After all CUDA should have more detailed documentation :rolleyes:

Not really. The “texture unit” is really just a small cache for reading from global memory (OK, it has built in fixed-function interpolation, but that is mainly for graphics). All read through textures still come over the same global memory bus: there is only one connection from the GPU to the memory.

Texture units can become overloaded even if you read from global memory and textures. The texture units can only supply so many “reads” per second, so if you make a lot of small reads you can hit this limit before running out of bandwidth in some cases. For example, it is almost always better to do one float4 texture read than to do 4 float texture reads.

It is the same bus, so you can’t achieve a higher bandwidth no matter how you slice it. There are only so many bits on the bus and so many clock ticks per second.

On modern hardware: coalesced access == texture cache reads (within fluctuations). If you go all the way back to compute 1.0 (8800 GTX / Tesla C870), then texture reads of 128-bit data types are 2x faster than coalesced reads of 128-bit data types. But that is a non-issue on anything newer.

Basically, the easiest way to think of the texture cache is as a way to efficiently read from global memory in an un-coalesced way.

Ok now that’s clear thanks External Image

Could anyone clarify why is this?
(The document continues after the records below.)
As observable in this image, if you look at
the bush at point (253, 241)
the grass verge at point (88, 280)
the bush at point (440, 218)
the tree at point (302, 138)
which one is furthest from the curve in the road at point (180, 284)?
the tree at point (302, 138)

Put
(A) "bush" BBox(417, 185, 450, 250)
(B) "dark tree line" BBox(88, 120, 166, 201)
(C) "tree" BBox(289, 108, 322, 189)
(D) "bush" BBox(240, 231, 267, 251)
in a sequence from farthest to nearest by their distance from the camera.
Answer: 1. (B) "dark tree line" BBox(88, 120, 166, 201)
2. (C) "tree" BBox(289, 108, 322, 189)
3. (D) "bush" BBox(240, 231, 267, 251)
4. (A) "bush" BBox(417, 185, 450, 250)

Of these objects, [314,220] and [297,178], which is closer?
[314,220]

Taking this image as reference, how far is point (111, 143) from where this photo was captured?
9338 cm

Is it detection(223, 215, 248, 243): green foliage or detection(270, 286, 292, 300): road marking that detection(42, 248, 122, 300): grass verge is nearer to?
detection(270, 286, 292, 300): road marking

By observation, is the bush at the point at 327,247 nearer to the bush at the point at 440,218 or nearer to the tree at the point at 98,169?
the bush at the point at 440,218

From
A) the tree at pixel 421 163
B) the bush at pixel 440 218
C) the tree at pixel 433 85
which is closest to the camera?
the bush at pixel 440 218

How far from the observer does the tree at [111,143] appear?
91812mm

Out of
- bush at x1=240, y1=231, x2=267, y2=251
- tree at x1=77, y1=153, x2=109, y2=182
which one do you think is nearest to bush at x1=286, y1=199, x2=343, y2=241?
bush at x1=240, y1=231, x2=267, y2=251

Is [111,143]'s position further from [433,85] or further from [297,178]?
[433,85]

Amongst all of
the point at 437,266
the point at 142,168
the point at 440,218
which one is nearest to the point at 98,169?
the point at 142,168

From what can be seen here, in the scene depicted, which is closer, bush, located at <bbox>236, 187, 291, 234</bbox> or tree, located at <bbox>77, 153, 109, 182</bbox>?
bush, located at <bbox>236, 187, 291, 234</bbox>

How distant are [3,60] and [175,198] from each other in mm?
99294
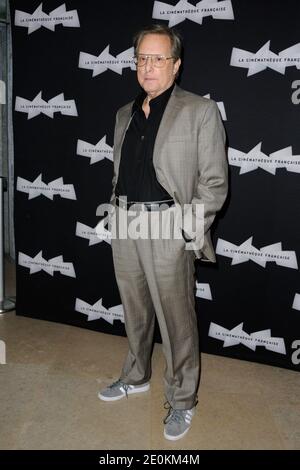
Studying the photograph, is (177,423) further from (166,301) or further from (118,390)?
(166,301)

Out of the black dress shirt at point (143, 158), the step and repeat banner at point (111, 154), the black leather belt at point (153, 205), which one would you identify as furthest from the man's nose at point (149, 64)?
the step and repeat banner at point (111, 154)

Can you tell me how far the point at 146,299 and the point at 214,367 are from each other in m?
0.80

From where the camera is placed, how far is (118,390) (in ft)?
6.96

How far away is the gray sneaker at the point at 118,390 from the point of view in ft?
6.88

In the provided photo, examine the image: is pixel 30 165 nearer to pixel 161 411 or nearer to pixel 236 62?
pixel 236 62

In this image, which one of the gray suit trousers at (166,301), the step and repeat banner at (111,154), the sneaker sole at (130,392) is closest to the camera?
the gray suit trousers at (166,301)

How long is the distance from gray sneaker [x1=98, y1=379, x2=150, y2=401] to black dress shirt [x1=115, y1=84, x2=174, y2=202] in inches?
39.6

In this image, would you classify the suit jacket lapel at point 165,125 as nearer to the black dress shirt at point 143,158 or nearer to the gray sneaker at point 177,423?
the black dress shirt at point 143,158

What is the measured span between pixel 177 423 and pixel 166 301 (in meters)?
0.57

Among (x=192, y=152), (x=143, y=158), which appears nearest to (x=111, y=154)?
(x=143, y=158)

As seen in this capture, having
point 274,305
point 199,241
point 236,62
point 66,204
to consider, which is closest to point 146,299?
point 199,241

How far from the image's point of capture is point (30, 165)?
2830 mm

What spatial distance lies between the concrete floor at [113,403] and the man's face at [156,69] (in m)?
1.52
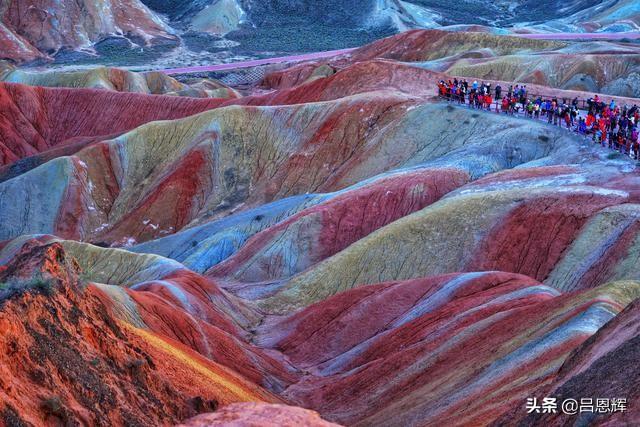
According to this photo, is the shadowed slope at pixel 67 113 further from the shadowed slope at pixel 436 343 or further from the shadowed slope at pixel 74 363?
the shadowed slope at pixel 74 363

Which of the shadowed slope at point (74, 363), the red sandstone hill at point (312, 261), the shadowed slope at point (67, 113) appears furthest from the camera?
the shadowed slope at point (67, 113)

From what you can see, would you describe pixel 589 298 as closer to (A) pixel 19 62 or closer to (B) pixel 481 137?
(B) pixel 481 137

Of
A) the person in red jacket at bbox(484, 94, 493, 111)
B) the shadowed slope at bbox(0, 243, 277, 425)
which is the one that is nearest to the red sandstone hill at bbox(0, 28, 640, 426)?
the shadowed slope at bbox(0, 243, 277, 425)

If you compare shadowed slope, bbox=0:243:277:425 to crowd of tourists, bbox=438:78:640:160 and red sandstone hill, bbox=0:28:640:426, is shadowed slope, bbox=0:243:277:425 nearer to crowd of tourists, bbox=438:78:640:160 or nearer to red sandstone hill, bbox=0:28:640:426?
red sandstone hill, bbox=0:28:640:426

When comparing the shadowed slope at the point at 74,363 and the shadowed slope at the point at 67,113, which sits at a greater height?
the shadowed slope at the point at 74,363

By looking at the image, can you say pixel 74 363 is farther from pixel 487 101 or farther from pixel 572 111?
pixel 487 101

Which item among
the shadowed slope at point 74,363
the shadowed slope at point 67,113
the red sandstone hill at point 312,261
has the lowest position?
the shadowed slope at point 67,113

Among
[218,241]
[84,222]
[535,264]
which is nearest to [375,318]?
[535,264]

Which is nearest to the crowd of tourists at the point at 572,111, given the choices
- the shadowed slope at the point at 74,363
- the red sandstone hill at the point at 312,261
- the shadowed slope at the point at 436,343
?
the red sandstone hill at the point at 312,261

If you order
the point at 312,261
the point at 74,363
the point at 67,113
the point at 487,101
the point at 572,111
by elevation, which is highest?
the point at 74,363

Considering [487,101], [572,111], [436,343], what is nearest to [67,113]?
[487,101]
Why was this difference in texture vs global?

I’ve also been wondering what is the reason for texture memory not being used for matrix multiplication

Any official information on the size of the texture cache in each Multiprocessor?

(it has been said here that it’s 8 KiB, but I’d like to be able to put a reference in my thesis)
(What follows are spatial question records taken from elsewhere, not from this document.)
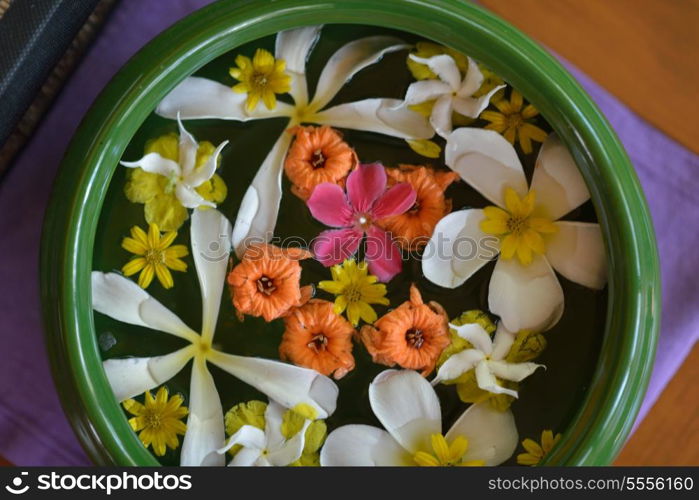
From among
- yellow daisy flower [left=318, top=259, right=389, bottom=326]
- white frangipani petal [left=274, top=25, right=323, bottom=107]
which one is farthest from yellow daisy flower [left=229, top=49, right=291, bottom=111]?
yellow daisy flower [left=318, top=259, right=389, bottom=326]

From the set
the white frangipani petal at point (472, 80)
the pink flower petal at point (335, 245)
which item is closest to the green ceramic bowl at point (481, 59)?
the white frangipani petal at point (472, 80)

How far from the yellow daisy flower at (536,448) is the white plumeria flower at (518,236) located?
6cm

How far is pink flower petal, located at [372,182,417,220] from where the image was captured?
40 centimetres

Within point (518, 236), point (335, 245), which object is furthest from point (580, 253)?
point (335, 245)

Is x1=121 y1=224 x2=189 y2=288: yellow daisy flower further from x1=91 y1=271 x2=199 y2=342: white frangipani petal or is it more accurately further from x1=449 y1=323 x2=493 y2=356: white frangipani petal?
x1=449 y1=323 x2=493 y2=356: white frangipani petal

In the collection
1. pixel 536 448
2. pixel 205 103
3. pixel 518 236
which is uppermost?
pixel 205 103

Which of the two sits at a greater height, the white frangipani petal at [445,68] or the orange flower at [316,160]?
the white frangipani petal at [445,68]

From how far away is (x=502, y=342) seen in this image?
0.40 m

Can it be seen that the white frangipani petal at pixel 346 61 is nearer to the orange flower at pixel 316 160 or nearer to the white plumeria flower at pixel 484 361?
the orange flower at pixel 316 160

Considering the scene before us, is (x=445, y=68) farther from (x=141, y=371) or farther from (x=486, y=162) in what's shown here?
(x=141, y=371)

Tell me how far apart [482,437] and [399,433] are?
0.05 metres

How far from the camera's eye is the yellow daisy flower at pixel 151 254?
407mm

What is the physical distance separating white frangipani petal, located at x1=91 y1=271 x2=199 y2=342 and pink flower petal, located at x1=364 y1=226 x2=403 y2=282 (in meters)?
0.11

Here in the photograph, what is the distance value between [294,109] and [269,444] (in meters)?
0.19
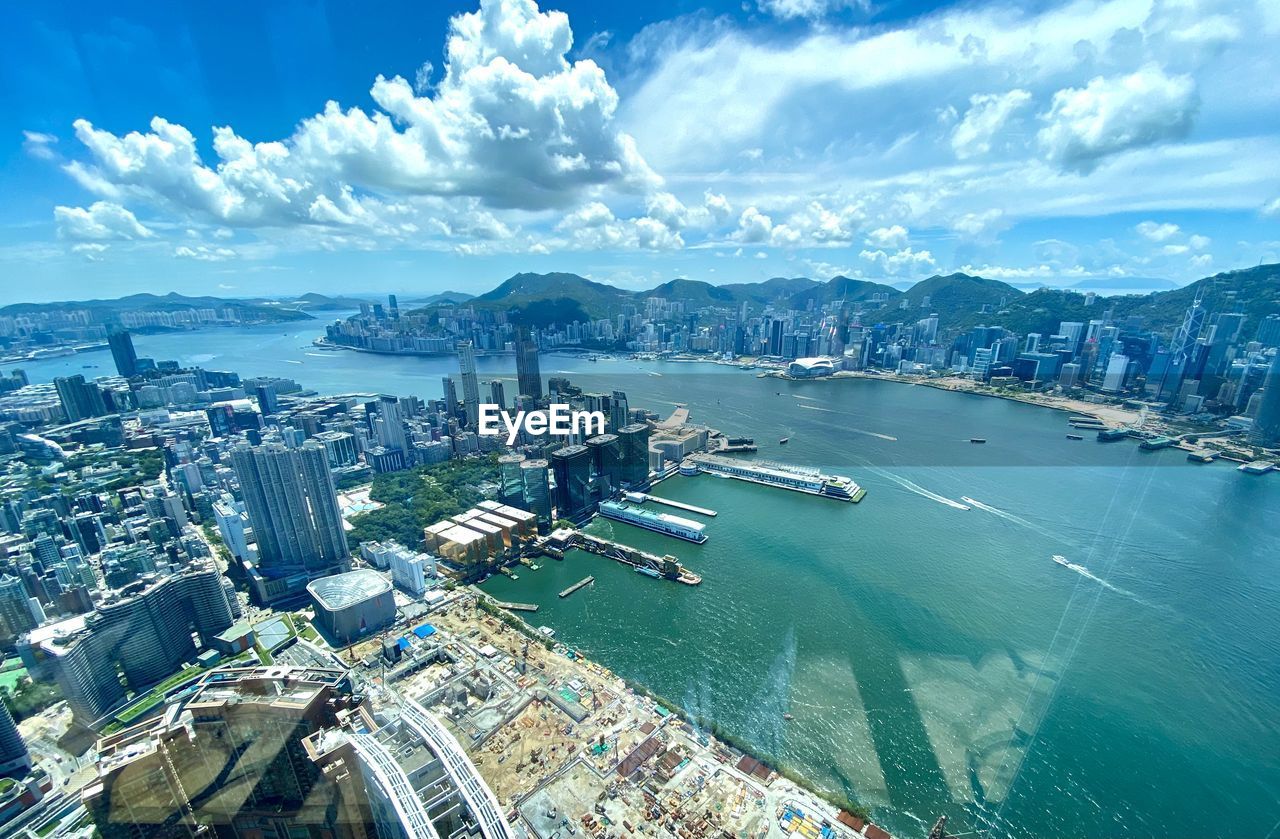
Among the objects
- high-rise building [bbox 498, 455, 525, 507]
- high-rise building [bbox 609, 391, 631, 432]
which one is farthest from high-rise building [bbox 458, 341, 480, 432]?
high-rise building [bbox 498, 455, 525, 507]

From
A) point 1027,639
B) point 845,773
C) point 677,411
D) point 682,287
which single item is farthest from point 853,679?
point 682,287

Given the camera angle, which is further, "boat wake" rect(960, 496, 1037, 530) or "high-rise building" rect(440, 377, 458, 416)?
"high-rise building" rect(440, 377, 458, 416)

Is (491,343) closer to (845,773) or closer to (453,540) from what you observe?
(453,540)

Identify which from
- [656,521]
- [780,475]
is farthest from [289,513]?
[780,475]

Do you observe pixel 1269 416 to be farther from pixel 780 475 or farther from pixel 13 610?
pixel 13 610

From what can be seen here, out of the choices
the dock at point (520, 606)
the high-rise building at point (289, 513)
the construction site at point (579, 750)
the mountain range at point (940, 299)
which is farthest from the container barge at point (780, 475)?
the mountain range at point (940, 299)

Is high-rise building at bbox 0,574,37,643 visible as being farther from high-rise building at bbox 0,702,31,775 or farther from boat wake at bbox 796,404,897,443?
boat wake at bbox 796,404,897,443

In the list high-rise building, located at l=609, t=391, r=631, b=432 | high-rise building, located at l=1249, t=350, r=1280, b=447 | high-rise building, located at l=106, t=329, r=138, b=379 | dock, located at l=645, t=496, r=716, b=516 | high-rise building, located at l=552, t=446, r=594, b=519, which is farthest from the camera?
high-rise building, located at l=106, t=329, r=138, b=379
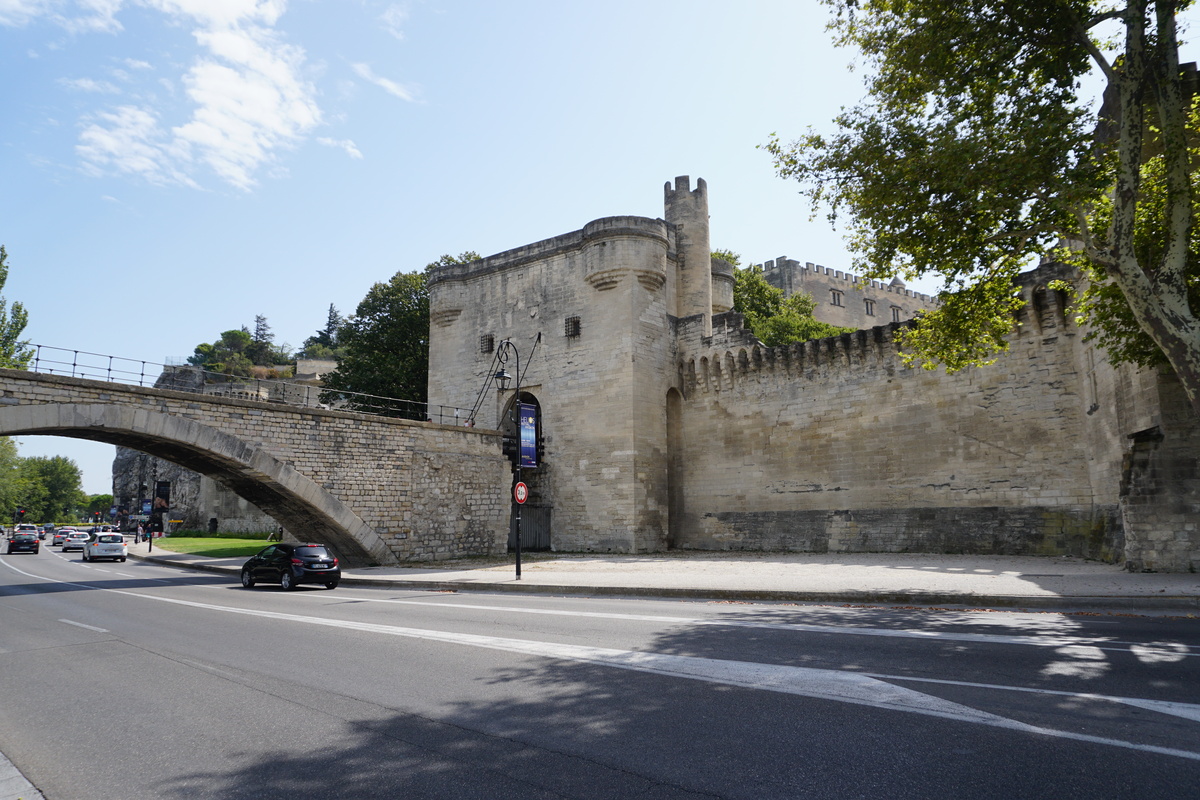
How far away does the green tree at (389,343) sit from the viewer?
120 ft

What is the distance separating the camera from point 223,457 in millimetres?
19438

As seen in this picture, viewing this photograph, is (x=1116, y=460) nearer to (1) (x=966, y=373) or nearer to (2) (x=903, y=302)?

About the “number of texture reads per second”, what value does exactly this number takes?

I mean, I’ve run MisterAnderson42’s bandwidthTest and I’ve always gotten a greater bandwith with the texture memory (I have a GTX 275).
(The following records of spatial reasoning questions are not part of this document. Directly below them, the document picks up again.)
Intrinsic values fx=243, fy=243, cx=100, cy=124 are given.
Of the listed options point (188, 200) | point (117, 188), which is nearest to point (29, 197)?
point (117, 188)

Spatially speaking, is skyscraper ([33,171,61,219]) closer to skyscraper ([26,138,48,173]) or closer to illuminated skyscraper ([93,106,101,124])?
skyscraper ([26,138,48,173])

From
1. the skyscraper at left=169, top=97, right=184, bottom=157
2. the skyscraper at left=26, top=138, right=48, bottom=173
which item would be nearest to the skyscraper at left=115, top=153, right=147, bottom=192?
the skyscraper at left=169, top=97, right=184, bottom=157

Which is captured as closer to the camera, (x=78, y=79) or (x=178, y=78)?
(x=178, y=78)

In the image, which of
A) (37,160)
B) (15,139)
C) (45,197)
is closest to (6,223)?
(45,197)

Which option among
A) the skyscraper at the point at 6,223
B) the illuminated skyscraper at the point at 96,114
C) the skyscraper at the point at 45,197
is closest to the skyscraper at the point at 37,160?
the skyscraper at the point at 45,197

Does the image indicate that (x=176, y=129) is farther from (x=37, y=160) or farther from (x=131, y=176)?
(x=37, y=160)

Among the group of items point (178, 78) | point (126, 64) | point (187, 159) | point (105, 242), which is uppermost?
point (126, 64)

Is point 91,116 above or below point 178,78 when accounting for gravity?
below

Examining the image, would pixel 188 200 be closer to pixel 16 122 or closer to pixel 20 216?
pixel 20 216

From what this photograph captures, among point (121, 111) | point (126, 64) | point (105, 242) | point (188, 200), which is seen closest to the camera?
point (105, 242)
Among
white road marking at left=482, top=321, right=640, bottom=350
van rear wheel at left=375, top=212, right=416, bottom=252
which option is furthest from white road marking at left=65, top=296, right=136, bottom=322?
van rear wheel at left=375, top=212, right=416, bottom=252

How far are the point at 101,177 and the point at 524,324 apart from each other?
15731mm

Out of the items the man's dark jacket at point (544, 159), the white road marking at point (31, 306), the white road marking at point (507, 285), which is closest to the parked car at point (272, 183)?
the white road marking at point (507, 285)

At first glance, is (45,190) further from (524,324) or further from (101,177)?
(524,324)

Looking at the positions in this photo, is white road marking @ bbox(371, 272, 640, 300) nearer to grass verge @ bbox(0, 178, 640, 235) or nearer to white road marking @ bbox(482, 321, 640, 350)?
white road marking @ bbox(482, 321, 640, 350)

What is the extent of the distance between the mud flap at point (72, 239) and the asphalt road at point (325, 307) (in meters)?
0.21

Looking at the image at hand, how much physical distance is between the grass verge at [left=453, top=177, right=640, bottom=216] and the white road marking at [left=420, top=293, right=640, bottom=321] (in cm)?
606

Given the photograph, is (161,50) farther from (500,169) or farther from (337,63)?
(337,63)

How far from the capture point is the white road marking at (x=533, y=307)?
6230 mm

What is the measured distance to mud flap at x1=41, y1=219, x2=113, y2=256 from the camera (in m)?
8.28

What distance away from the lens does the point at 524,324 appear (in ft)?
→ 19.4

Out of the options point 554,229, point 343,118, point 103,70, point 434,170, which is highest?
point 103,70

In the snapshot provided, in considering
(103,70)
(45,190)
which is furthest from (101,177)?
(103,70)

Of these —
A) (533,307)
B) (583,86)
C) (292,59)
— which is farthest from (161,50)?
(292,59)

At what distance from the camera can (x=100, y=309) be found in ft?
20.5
What do you mean by this premium? When reading float4 instead of 4 floats? For me that was quite different from 25%:

GTX 275, 128 threads per block, lots of blocks

copy_gmem<float> - Bandwidth:	100.523779 GiB/s

copy_gmem<float2> - Bandwidth:	101.778525 GiB/s

copy_gmem<float4> - Bandwidth:	93.921721 GiB/s

copy_tex<float> - Bandwidth:	103.165003 GiB/s

copy_tex<float2> - Bandwidth:	106.296428 GiB/s

copy_tex<float4> - Bandwidth:	105.912863 GiB/s

write_only<float> - Bandwidth:	64.749816 GiB/s

write_only<float2> - Bandwidth:	65.091805 GiB/s

write_only<float4> - Bandwidth:	64.326884 GiB/s

read_only_gmem<float> - Bandwidth:	68.311705 GiB/s

read_only_gmem<float2> - Bandwidth:	92.205778 GiB/s

read_only_gmem<float4> - Bandwidth:	50.456122 GiB/s

read_only_tex<float> - Bandwidth:	68.385170 GiB/s

read_only_tex<float2> - Bandwidth:	93.662547 GiB/s

read_only_tex<float4> - Bandwidth:	86.357301 GiB/s

Yes, it is in the programming guide in Appendix A along with all of the other specifications.

If you look at the quote carefully, I said three floats. (i.e. I have xyz data and it is faster to read when packed into float4’s with dummy entires in the w component than to perform 3 separate float reads). You won’t see a difference in my bandwidth test program because it only performs a single read and write per thread. The specific benchmark where I get better performance with float4 vs 3 float reads makes ~100 semi-random xyz reads per thread.

Regarding the “number of texture reads per second”: I don’t know for certain. This is something that someone that knows more about the GPU hardware suggested to me as a reason for a benchmark a long time ago. I don’t really recall which thread it was in.

Edit: OK, the wording of that last sentence doesn’t really make sense… I’m too tired to be posting to the forums.

What I tried to say is that a while back I posted some strange performance results from a small benchmark. After a long discussion, someone that knows a lot more than the GPU hardware than me pointed out that the GPU can only serve so many texture fetches per second. That explained the results of the benchmark rather well. The thread is so old I have no idea where to find it now.